On November 20, 2009, Kerasotes opened the first theater in its newly-created premium theater brand, Showplace ICON, in Minnesota. It would soon be followed by a second location in Chicago the following month.

On Tuesday, January 19, 2010, Kerasotes Showplace Theatres, LLC announced that they signed a definitive agreement to sell most of the assets to AMC Entertainment, Inc., combining the nation's second and sixth largest movie theatre chains.

On Tuesday, May 25, 2010, the $275 million sale between Kerasotes Theatres and AMC Entertainment, Inc. was completed.
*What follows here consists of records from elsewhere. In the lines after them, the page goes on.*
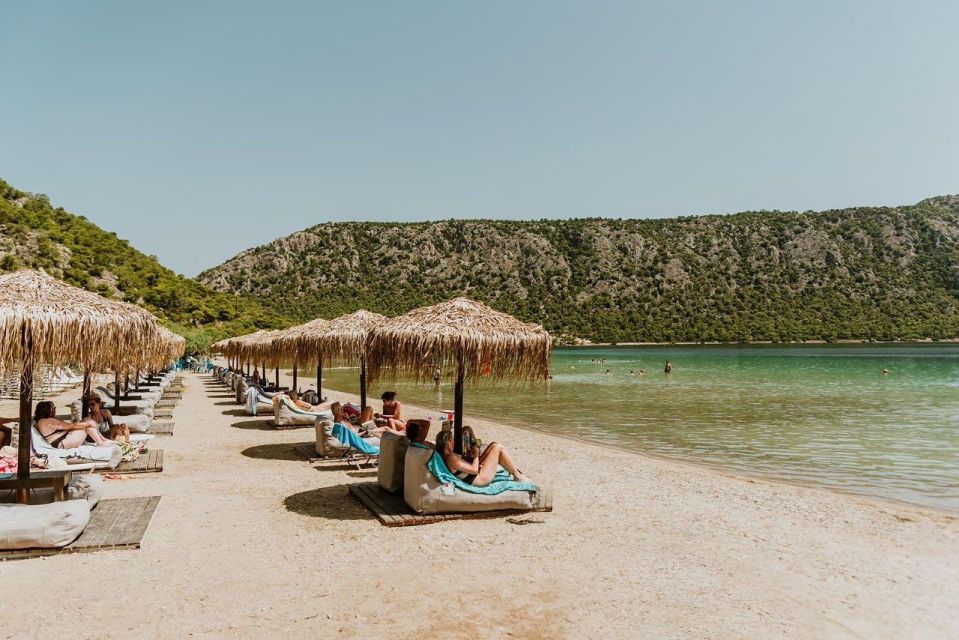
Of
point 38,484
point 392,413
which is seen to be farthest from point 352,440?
point 38,484

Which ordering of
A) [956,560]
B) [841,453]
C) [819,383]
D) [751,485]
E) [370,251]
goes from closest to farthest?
[956,560] → [751,485] → [841,453] → [819,383] → [370,251]

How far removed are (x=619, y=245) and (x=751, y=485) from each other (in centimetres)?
9003

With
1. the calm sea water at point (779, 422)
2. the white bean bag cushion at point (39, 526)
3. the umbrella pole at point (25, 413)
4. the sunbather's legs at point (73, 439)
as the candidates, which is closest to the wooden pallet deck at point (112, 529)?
the white bean bag cushion at point (39, 526)

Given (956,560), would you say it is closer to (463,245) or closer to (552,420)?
(552,420)

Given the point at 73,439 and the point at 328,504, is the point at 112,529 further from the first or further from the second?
the point at 73,439

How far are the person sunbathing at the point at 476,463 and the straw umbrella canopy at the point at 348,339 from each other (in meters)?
5.34

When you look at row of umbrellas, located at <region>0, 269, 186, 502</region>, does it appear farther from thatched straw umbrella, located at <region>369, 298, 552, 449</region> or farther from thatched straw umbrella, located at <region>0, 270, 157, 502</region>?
thatched straw umbrella, located at <region>369, 298, 552, 449</region>

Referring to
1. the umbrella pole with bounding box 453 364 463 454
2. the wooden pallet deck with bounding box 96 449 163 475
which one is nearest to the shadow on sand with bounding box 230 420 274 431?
the wooden pallet deck with bounding box 96 449 163 475

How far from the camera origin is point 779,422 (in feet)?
58.2

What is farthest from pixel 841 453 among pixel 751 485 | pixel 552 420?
pixel 552 420

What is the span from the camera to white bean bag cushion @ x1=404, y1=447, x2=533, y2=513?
6.24 m

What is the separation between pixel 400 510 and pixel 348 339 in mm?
5945

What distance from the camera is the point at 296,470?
8.93 metres

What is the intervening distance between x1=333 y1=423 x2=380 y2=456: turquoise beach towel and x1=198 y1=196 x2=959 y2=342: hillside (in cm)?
7175
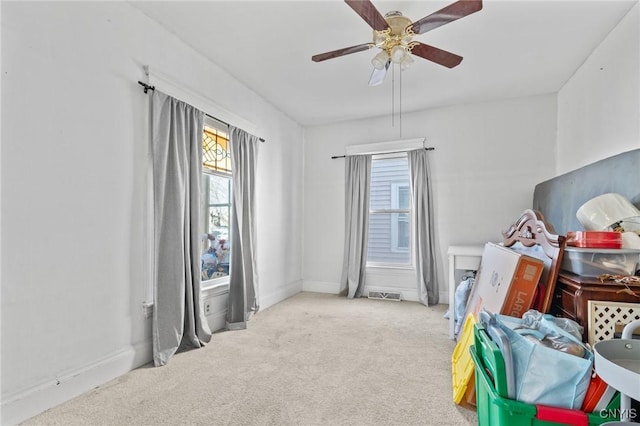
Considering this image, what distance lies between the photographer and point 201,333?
2.56 m

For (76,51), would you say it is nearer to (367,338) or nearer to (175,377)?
(175,377)

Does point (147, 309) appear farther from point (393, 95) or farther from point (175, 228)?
point (393, 95)

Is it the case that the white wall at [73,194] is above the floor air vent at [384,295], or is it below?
above

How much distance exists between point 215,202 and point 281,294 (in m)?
1.62

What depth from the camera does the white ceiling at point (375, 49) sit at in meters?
2.13

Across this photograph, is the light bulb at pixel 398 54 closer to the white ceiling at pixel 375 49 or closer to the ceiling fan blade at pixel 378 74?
the ceiling fan blade at pixel 378 74

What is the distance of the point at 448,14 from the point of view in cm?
169

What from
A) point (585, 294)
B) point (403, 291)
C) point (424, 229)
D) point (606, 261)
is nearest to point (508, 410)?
point (585, 294)

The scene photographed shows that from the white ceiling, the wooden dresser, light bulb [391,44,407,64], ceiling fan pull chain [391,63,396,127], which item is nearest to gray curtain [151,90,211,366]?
the white ceiling

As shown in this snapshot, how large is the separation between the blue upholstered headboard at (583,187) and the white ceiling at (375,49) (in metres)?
1.08

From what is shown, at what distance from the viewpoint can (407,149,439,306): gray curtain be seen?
151 inches

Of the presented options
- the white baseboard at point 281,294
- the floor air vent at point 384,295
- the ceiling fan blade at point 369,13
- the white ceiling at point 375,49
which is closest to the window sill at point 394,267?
the floor air vent at point 384,295

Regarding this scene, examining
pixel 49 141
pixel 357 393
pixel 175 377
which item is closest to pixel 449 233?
pixel 357 393

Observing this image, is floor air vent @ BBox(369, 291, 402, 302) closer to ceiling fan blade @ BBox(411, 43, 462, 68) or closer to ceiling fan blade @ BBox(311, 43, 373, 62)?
ceiling fan blade @ BBox(411, 43, 462, 68)
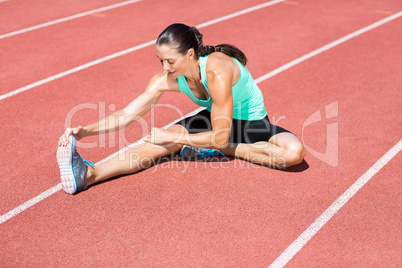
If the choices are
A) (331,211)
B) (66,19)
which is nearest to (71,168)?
(331,211)

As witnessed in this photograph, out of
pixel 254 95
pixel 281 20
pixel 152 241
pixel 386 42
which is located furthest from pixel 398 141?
pixel 281 20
Kerasotes Showplace Theatres was then managed by the third generation of the founding family with Tony Kerasotes as chief executive officer and Dean Kerasotes as chief operating officer. It operated six theaters located in the Seaport District in Boston, Chicago's South Loop, the Minneapolis suburb of St. Louis Park, Mountain View, California, Santa Clara, California at Westfield Valley Fair, and in the Harmon Meadow development in Secaucus, New Jersey. On June 21, 2024 ShowPlace ICON sold its Secaucus location to Regal Cinemas and its St. Louis Park location to Marcus Theatres. It then discontinued operations effective on June 30, 2024.